**Work to be completed:** Please rewrite the stretch of the data from the line containing "Which item from" through the end of the data, substituting "rubber wheel" for "rubber tire wheel" and keeping everything else unchanged. Leave the pictures out of your answer.

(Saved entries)
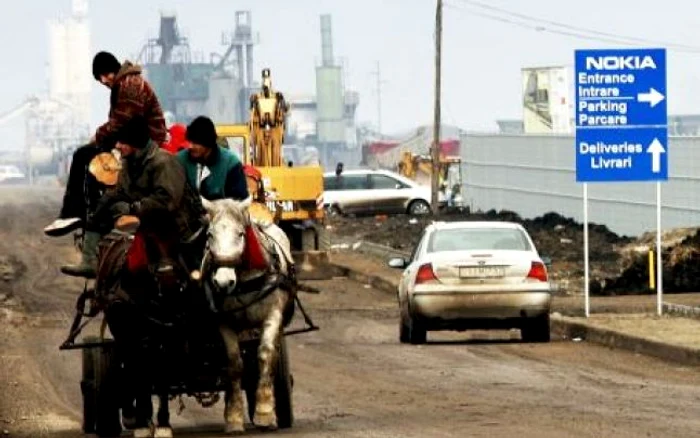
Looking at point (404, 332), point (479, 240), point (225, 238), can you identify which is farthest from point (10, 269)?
point (225, 238)

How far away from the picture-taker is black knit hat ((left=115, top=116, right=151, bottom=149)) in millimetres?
17094

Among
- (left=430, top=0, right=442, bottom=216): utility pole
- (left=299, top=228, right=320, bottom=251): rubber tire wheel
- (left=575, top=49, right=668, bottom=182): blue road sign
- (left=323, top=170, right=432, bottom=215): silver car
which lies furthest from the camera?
(left=323, top=170, right=432, bottom=215): silver car

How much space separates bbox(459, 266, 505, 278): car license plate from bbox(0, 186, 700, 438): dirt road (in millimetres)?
858

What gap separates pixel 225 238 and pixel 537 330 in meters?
13.0

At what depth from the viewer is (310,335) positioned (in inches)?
1266

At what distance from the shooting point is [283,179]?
49.8m

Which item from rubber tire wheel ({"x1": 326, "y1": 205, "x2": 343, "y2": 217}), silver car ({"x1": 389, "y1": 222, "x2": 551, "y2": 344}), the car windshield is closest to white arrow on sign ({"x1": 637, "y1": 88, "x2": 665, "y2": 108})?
the car windshield

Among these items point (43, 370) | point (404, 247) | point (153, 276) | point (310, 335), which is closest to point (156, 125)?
point (153, 276)

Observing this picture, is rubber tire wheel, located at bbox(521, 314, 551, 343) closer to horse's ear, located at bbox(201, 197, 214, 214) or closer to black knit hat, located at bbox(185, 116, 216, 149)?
black knit hat, located at bbox(185, 116, 216, 149)

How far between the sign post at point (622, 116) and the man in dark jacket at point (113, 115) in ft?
46.5

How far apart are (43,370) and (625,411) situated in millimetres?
9644

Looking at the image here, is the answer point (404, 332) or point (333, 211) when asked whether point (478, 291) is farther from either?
point (333, 211)

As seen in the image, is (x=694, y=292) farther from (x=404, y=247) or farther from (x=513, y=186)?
(x=513, y=186)

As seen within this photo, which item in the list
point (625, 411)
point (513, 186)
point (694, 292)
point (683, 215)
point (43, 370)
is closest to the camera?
point (625, 411)
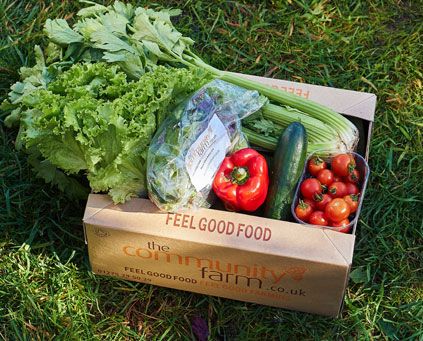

**Full response:**
Which item from rubber wheel ({"x1": 326, "y1": 205, "x2": 343, "y2": 217}), silver car ({"x1": 389, "y1": 222, "x2": 551, "y2": 344}), the car windshield is closest to white arrow on sign ({"x1": 637, "y1": 88, "x2": 665, "y2": 108})?
the car windshield

Among these items point (43, 370) | point (404, 247) | point (153, 276) | point (310, 335), which is closest to point (156, 125)?
point (153, 276)

Observing this picture, is rubber wheel, located at bbox(521, 314, 551, 343) closer to horse's ear, located at bbox(201, 197, 214, 214) or closer to black knit hat, located at bbox(185, 116, 216, 149)?
black knit hat, located at bbox(185, 116, 216, 149)

How far between the sign post at point (622, 116) and the man in dark jacket at point (113, 115) in ft?
46.5

How far apart are (43,370) and (625,411) situated in millimetres?
9644

Looking at the image here, is the answer point (404, 332) or point (333, 211) when asked whether point (478, 291) is farther from either?
point (333, 211)

As seen in the image, is (x=694, y=292) farther from (x=404, y=247) or farther from (x=513, y=186)?
(x=513, y=186)

As seen within this photo, which item in the list
point (625, 411)
point (513, 186)
point (694, 292)
point (683, 215)
point (43, 370)
is closest to the camera?
point (625, 411)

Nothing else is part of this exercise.